Tuliskan lanjutan berita tentang unjuk rasa di Gedung KPK, mulai setelah kalimat terakhirnya.

• [Teks Dokumen]
=====

JAKARTA, Berita HUKUM - Seribuan massa dari berbagai elemen; Gerakan Hidupkan Masyarakat Sejahtera (HMS) bersama dengan organisasi lainya seperti LMND, GPII dan IMM, menggeruduk gedung Komisi Pemberantasan Korupsi (KPK), Jumat (20/5) dengan sejumlah aspirasi disampaikan.
Kasus reklamasi pantai utara Jakarta, kasus pengadaan tanah RS Sumber Waras dan RUU Tax Amnesty, jadi sorotan Gerakan HMS. Sebab, menurut mereka tiga masalah tersebut menjadi penghubung keterkaitan Presiden Joko Widodo.
Menjelang sore, bentrokkan antara demonstran dan aparat kepolisian pun terjadi. Sejumlah selongsong gas air mata ditembakan oleh aparat kepolisian untuk membubarkan aksi unjuk rasa.
Sementara, pelapor kasus RS Sumber Waras, Amir Hamzah angkat suara terkait insiden bentrokan yang terjadi di depan Gedung KPK, Jakarta Selatan, Jumat (20/5) sore.
Amir menilai, bentrokan tersebut terjadi sebagai bentuk ekspresi kekesalan rakyat yang sudah tidak sabar melihat sikap KPK, yang memang terkesan enggan menindaklanjuti hasil audit Badan Pemeriksa Keuangan (BPK), terkait kasus RS Sumber Waras.
Pengamat kebijakan publik Budgeting Metropolitan Watch (BMW) ini mengingatkan, aksi anarkis yang kerap terjadi di KPK akhir-akhir ini merupakan peringatan keras bagi komisioner KPK, bahwa publik sudah mulai kehilangan kesabaran.
Hal itu, menurut Amir bukan tanpa alasan. Pasalnya, masyarakat juga telah mengantongi semua data terkait kasus RS Sumber Waras.
Karenanya, kata dia, saat ini tinggal menunggu ketegasan komisioner KPK.
"Jadi, pilihannya hanya dua, antara Ahok ditetapkan sebagai tersangka atau KPK akan berhadapan dengan rakyat," ujar Amir saat ditemui TeropongSenayan, Jakarta, Jumat (20/5) malam.

=====

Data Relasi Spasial
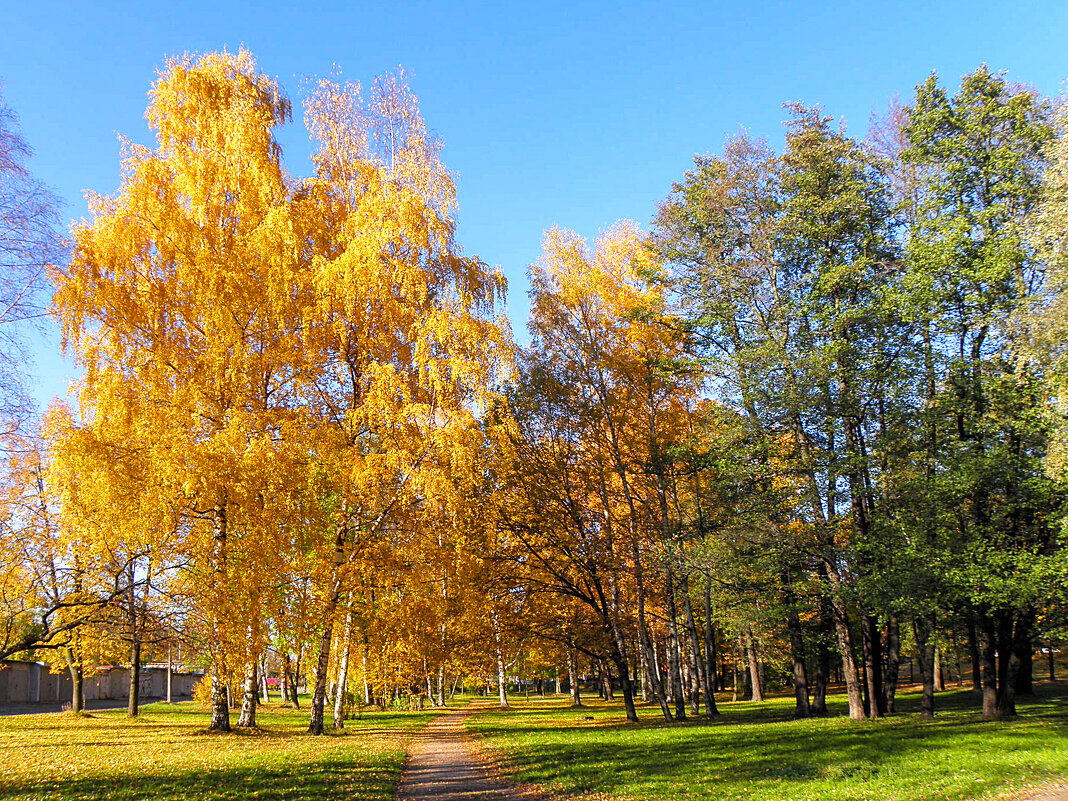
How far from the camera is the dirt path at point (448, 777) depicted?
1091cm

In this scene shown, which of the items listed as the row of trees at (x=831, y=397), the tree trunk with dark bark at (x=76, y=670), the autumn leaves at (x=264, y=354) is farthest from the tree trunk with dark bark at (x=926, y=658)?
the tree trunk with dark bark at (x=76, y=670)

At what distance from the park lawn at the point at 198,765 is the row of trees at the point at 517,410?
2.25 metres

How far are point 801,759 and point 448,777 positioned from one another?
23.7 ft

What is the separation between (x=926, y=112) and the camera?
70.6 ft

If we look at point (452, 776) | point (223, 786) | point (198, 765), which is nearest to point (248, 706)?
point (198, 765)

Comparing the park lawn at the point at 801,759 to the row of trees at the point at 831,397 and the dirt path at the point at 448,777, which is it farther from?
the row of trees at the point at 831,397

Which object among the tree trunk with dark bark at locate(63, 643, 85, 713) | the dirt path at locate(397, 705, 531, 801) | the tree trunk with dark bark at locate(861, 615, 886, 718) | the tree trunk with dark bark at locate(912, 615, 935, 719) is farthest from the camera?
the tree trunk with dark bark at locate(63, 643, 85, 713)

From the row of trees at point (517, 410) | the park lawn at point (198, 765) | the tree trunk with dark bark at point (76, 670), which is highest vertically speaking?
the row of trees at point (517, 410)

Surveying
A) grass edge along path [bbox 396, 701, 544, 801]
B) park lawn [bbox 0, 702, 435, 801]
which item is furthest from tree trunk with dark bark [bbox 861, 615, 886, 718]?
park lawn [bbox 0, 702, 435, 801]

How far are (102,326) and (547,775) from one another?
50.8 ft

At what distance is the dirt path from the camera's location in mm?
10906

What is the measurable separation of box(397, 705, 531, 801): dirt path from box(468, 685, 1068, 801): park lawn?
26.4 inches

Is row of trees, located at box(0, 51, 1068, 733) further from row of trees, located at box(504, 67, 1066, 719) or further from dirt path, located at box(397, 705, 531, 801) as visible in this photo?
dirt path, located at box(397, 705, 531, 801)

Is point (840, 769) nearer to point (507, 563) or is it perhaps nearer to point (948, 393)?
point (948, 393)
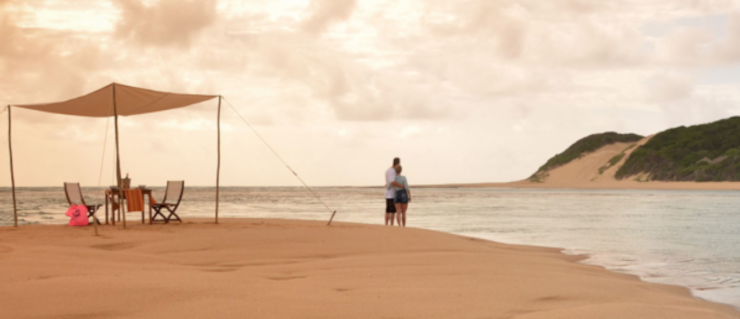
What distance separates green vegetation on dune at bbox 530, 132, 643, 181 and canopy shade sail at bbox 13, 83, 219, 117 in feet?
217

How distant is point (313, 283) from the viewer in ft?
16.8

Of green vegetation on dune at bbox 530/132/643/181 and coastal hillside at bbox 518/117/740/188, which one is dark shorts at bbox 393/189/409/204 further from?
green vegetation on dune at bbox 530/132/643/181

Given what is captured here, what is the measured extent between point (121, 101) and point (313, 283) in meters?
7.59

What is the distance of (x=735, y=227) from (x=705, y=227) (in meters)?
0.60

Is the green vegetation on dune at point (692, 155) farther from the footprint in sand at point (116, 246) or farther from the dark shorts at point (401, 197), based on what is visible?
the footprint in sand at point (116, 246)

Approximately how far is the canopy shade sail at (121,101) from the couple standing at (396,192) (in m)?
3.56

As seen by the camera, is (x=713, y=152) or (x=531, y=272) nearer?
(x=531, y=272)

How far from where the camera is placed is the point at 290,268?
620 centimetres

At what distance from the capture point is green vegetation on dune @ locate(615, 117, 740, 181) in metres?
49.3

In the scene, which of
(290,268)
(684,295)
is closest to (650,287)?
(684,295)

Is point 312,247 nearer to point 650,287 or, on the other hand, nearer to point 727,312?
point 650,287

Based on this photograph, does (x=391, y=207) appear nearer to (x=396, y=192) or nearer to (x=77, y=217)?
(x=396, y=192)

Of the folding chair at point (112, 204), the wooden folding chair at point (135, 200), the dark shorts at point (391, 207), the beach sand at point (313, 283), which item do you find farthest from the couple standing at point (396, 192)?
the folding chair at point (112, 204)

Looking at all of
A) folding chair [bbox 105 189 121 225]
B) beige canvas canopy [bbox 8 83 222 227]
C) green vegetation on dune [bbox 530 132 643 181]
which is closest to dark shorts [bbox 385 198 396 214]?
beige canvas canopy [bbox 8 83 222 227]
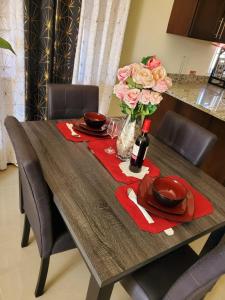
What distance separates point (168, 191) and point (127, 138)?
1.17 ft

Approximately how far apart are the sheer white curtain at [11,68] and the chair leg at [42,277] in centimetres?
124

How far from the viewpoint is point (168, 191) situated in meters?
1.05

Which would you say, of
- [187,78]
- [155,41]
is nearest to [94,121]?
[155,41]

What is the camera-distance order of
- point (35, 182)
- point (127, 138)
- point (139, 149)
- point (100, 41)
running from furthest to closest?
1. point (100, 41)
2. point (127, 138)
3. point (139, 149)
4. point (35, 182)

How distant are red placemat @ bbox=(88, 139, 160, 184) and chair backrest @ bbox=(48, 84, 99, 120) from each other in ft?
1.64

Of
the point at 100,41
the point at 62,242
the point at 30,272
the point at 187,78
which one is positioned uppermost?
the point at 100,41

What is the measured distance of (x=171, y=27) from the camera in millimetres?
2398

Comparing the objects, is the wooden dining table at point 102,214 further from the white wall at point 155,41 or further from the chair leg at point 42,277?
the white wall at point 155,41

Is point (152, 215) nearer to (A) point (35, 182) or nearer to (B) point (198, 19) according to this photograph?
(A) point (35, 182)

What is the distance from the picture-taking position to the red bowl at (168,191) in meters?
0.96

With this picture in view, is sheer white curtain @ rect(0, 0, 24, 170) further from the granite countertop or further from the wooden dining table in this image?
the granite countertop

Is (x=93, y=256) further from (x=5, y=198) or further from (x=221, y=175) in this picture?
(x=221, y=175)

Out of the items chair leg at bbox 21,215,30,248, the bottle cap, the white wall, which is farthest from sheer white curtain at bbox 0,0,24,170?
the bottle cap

=====

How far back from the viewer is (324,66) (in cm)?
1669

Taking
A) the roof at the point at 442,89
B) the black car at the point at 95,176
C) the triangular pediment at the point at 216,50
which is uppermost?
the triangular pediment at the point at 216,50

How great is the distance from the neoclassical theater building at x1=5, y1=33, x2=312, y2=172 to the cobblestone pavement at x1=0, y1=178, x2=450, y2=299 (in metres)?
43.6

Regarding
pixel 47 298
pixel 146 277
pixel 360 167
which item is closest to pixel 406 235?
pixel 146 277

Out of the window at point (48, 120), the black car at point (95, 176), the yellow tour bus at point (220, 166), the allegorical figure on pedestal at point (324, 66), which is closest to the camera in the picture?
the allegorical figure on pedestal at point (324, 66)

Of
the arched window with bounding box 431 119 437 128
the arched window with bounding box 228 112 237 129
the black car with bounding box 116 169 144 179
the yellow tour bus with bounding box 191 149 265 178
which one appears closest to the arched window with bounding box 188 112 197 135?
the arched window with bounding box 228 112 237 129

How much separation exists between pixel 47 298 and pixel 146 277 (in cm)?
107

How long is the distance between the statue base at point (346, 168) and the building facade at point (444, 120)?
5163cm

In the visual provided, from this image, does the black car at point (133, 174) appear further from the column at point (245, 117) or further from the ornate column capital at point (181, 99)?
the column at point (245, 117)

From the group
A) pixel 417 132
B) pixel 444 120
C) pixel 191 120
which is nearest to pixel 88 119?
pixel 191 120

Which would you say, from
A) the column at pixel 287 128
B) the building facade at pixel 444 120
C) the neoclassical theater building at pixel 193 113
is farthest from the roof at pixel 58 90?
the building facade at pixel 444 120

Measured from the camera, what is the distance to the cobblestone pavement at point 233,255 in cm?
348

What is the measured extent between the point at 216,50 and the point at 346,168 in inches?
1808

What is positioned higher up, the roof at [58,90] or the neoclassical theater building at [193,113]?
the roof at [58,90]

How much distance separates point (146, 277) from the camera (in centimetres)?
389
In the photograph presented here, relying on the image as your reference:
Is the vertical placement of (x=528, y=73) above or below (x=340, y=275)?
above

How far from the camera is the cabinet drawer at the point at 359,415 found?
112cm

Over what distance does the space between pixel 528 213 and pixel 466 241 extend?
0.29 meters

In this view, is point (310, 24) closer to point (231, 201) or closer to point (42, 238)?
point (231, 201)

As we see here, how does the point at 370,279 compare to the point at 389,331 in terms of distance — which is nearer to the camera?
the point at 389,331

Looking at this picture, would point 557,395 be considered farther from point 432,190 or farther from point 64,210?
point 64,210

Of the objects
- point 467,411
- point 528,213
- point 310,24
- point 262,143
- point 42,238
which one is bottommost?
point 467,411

=====

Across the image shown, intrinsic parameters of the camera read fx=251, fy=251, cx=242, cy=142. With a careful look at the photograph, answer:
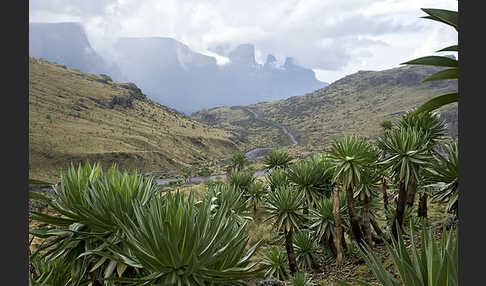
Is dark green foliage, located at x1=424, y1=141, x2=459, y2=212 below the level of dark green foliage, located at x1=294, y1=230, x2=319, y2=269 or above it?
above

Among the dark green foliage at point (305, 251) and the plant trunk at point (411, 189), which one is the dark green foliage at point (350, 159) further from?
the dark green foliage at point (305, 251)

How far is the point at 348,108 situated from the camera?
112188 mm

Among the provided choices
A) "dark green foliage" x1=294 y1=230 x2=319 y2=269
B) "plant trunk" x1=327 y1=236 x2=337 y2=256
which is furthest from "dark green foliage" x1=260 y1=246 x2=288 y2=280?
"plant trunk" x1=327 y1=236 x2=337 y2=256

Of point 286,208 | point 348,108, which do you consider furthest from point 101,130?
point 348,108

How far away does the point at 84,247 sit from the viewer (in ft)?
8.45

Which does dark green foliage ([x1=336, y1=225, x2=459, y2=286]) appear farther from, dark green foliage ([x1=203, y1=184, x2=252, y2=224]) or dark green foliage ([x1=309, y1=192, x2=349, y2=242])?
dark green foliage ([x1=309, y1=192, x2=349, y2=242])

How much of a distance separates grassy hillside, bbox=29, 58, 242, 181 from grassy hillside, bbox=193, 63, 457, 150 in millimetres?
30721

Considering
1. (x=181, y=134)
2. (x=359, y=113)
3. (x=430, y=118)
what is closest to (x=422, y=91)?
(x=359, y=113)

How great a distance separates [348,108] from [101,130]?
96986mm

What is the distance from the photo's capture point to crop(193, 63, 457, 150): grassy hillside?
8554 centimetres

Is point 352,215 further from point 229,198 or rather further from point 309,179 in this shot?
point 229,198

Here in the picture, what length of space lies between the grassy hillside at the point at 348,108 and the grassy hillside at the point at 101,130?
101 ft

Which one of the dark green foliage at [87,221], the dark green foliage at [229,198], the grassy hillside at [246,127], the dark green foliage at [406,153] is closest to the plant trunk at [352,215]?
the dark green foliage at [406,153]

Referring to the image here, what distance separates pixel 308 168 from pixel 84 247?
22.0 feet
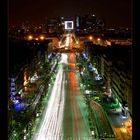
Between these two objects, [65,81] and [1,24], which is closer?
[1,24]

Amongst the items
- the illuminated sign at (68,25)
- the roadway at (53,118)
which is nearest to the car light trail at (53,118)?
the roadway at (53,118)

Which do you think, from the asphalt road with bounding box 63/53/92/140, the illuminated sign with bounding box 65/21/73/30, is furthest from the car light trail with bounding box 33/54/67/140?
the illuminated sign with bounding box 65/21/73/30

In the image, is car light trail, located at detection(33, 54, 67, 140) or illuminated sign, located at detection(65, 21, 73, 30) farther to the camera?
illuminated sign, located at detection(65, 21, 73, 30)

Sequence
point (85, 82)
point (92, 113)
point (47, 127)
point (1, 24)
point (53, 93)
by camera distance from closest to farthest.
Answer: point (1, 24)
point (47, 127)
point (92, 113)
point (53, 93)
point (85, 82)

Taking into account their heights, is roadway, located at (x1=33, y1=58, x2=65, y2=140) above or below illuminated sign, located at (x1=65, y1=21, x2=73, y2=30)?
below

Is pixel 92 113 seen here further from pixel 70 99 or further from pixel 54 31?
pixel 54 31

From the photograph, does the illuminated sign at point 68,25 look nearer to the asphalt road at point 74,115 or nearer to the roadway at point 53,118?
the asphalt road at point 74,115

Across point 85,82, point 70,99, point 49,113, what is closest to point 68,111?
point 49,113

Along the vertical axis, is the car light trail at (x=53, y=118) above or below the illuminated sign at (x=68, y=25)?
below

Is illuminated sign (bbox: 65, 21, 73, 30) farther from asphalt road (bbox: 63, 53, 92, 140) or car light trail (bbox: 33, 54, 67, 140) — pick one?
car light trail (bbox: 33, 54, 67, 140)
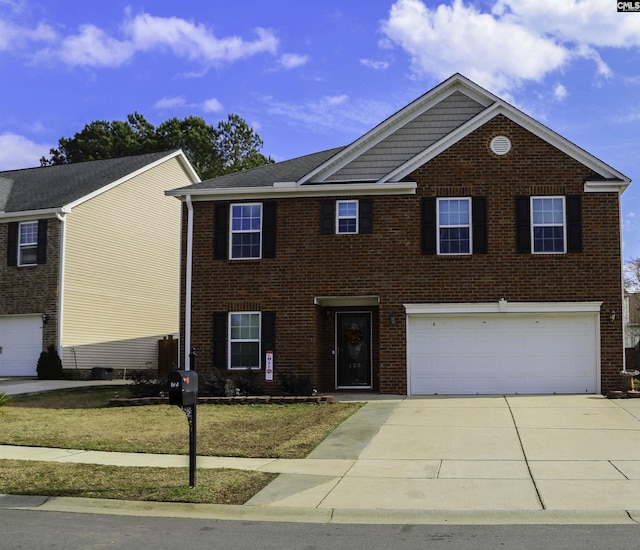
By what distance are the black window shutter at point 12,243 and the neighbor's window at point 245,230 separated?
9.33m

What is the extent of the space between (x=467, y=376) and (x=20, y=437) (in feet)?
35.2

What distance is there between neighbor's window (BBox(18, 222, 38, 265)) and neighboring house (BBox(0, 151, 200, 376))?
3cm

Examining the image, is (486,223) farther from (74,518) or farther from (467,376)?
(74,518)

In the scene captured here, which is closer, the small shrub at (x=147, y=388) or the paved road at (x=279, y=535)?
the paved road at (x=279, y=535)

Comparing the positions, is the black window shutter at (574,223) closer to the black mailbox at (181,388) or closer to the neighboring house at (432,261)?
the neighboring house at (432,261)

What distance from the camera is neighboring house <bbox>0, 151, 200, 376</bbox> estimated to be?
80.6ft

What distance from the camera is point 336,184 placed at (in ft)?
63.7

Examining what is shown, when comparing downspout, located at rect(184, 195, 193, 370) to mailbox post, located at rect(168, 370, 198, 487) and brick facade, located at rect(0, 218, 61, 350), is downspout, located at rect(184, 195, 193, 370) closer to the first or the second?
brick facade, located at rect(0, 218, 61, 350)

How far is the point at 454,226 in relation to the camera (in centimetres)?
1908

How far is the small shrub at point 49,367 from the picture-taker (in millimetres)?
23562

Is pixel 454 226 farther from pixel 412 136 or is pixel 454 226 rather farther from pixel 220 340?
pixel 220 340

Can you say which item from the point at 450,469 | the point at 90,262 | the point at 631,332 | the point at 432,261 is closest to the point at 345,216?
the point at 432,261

=====

• [Hasil Akhir]
"Tapi ingat, jika KPK memilih yang kedua, ini akan berarti celaka bagi nasib Komisi antirasuah itu. KPK akan kehilangan kepercayaan dari rakyat, dan bukan tidak mungkin, akan tiba saatnya rakyat akan bilang 'Bubarkan saja KPK'," tegas Amir.
"Makanya, sejak awal saya bilang kalau dilihat dari semua data yang ada, ini (kasus RS Sumber Waras) sudah selesai. Bagaimana mungkin Ahok bisa lari, ini barang legal standingnya LHP (Laporan Hasil Pemeriksaan) BPK kok, sakti bener kalau dia (Ahok) lolos," cetus dia.
Sementara, Pembina Advokat Cinta Tanah Air (ACTA) Eggi Sudjana mempertanyakan langkah Komisi Pemberantasan Korupsi (KPK) di bawah kepemimpinan Agus Rahardjo yang tidak segera menangkap Gubernur DKI Basuki Tjahaja Purnama alias Ahok yang terjerat beberapa kasus.
"Semua bukti sudah ada, kenapa KPK tidak bisa segera menangkap Ahok," tegas Eggi, di Markas Orang Kita, Menteng Jakarta, Jumat (20/5).
Eggi menegaskan demi menegakkan hukum, dirinya akan melaporkan ke Komisi III DPR terkait pelanggaran kode etik para pimpinan KPK yang belum segera menjadikan Ahok tersangka.
"Kita buat kebersamaan untuk ke DPR RI Komisi III untuk memanggil KPK. Kenapa masalah hukum tidak ditegakkan. Kita yang punya ilmu hukum kita gunakan ilmu hukum kita. Poinnya DPR harus memanggil KPK," terang Eggi.
Dia berharap, peristiwa hukum Ahok harus segera tuntas dan harus segera dijadikan sebagai tersangka lantaran sudah ada alat bukti untuk menangkapnya. Eggi menyebutkan ada tiga kriteria untuk bisa menangkap ahok. Tiga kriteria itu adalah Ahok melawan hukum, Ahok telah merugikan negara bukti dan Ahok memperkaya diri atau memperkaya orang lain.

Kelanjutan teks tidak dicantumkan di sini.